What is being asked: Continue the post titled "The American Meme-ome Project," about defining a nation's culture in terms of memes, from where it stops.

Page text:
══════════════════════════════

The American Meme-ome Project

Nicholas Gessler (gessler@UCLA.EDU)
Wed, 2 Oct 1996 09:25:54 -0700

At 09:00 AM 10/2/96 -0500, gene o'regon wrote:

>it might be useful to define a nation's culture in terms of
>memes [see Dawkins et al]. it turns out that a nations memes are quite
>distinctive, and further, putting it in terms of memes [surely less than
>1,000 consensus memes for a complex culture such as America] allows us to
>define subgroups with the culture in the same way.

I like the idea. How do we proceed? The case has been made elsewhere for
studying the similarities and differences between cultural and biological
evolution. There are many fruitful analogies and some researchers, who take
the "strong epistemological stance," would argue that these are not really
analogies at all, but homologies due to their common ancestry as products of
the evolution of adaptive information processing. Certainly, "memes" are an
attractive idea, but when it comes down to identifying them and studying
their modes of transmission and inheritance, do we have anything new to
offer? Are we not right back to rooting out "traits?"

You state that a nations "memes" are quite distinctive and that there are
surely less than "1000 concensus memes" for America.
Could you provide us with some basis for this belief and also with some
examples?

══════════════════════════════

Data to examine:
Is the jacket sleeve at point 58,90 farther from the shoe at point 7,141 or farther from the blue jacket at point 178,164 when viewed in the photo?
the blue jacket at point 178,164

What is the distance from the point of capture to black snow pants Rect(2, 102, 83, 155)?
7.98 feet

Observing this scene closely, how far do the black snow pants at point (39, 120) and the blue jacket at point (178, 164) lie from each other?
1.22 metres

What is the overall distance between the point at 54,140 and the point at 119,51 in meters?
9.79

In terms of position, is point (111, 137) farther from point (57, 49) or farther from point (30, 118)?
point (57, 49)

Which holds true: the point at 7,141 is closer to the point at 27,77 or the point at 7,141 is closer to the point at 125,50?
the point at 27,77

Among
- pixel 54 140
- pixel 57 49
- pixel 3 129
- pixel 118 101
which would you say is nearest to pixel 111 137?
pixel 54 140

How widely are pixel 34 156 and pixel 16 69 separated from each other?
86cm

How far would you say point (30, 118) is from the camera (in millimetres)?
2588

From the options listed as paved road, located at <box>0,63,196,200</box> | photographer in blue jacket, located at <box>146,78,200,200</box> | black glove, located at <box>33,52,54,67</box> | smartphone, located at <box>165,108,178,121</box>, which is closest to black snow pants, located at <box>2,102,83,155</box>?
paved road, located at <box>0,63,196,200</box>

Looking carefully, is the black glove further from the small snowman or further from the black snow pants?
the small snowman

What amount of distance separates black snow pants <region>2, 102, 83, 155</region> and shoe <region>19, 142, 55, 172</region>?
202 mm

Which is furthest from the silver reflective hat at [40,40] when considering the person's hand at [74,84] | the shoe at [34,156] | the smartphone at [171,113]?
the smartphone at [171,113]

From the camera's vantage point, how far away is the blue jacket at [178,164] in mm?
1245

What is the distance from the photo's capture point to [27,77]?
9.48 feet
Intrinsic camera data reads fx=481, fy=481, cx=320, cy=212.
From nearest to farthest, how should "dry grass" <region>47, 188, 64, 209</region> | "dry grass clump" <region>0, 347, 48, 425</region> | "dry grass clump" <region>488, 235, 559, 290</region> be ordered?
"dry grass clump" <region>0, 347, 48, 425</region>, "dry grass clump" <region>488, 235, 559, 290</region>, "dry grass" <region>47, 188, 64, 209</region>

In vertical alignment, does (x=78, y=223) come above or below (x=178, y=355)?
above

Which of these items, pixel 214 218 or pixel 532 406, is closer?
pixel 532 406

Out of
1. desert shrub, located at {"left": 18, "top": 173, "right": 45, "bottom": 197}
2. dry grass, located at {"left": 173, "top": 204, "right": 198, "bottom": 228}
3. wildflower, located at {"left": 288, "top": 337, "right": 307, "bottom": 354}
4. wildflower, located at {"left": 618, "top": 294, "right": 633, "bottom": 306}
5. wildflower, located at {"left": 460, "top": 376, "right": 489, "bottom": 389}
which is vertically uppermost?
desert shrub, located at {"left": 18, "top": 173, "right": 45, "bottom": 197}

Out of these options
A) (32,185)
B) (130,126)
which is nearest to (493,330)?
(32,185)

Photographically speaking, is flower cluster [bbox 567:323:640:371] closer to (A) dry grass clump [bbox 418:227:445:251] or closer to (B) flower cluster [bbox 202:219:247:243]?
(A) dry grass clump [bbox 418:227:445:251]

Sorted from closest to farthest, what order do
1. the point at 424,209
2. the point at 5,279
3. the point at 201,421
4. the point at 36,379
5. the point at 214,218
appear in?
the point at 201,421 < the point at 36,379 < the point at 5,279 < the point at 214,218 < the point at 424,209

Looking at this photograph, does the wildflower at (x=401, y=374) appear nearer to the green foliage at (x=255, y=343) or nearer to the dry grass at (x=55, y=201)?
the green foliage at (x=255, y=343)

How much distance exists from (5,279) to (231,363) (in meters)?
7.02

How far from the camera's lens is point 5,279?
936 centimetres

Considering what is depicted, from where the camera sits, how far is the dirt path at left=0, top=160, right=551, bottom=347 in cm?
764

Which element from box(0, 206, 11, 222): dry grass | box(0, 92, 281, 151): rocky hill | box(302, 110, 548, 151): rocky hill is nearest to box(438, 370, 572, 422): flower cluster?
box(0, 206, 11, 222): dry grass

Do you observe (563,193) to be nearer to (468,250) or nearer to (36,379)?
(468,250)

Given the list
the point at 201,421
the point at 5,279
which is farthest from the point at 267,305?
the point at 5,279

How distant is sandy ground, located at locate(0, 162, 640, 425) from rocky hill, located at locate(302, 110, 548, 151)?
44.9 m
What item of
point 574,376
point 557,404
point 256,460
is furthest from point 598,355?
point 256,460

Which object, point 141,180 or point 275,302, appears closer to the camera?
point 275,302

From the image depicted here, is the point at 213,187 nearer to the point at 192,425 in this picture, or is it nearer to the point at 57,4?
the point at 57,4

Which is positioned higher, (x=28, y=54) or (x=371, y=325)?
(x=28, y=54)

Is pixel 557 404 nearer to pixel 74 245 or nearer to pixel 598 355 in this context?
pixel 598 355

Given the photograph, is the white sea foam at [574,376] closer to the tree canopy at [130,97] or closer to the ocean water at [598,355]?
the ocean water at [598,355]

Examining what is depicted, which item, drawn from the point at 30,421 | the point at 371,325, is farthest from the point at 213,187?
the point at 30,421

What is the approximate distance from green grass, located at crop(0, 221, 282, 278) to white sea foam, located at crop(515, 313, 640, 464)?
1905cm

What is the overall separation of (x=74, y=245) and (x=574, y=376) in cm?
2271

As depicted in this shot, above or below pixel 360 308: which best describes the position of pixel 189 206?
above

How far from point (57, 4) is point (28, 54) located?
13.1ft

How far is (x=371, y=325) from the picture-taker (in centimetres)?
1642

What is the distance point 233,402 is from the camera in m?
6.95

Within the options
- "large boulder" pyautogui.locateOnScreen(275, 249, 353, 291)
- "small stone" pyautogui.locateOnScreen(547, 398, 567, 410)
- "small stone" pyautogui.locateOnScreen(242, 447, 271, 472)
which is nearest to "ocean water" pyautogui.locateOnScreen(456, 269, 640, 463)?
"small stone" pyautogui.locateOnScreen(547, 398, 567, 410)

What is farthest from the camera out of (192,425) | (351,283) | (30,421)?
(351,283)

══════════════════════════════

Reply:
Don't get me wrong; I have elsewhere made the "strong argument" for
homology. Because of this, I would like to see a sample "memotype" and
"phenomemotype" ("behavior" or whatever else serves as the cultural homolog
for "phenotype") for American culture. The biological quest to discover
genes giving rise to specific phenotypes is not simple. Complex gene
interactions and other environmental mechanisms come into play. The cultural
quest to discover "memes" giving rise to specific behaviors is, I expect,
equally elusive. Are the "memes" language, behavior, self-organizing or
generational cognitive structures, neural connections, or are they
informational and somewhat independent of the marker on which they're stored
or transmitted? We might look to Distributed Artificial Intelligence or to
evolutionary psychology for some hints. Failing this, the meme/gene
distinction often echoes some of the less productive spin-offs from the
mind/body and nature/nurture problem.

I await suggestions and proposals for a sequel to "The Human Genome
Project." Shall we call it "The American Meme-ome Project?"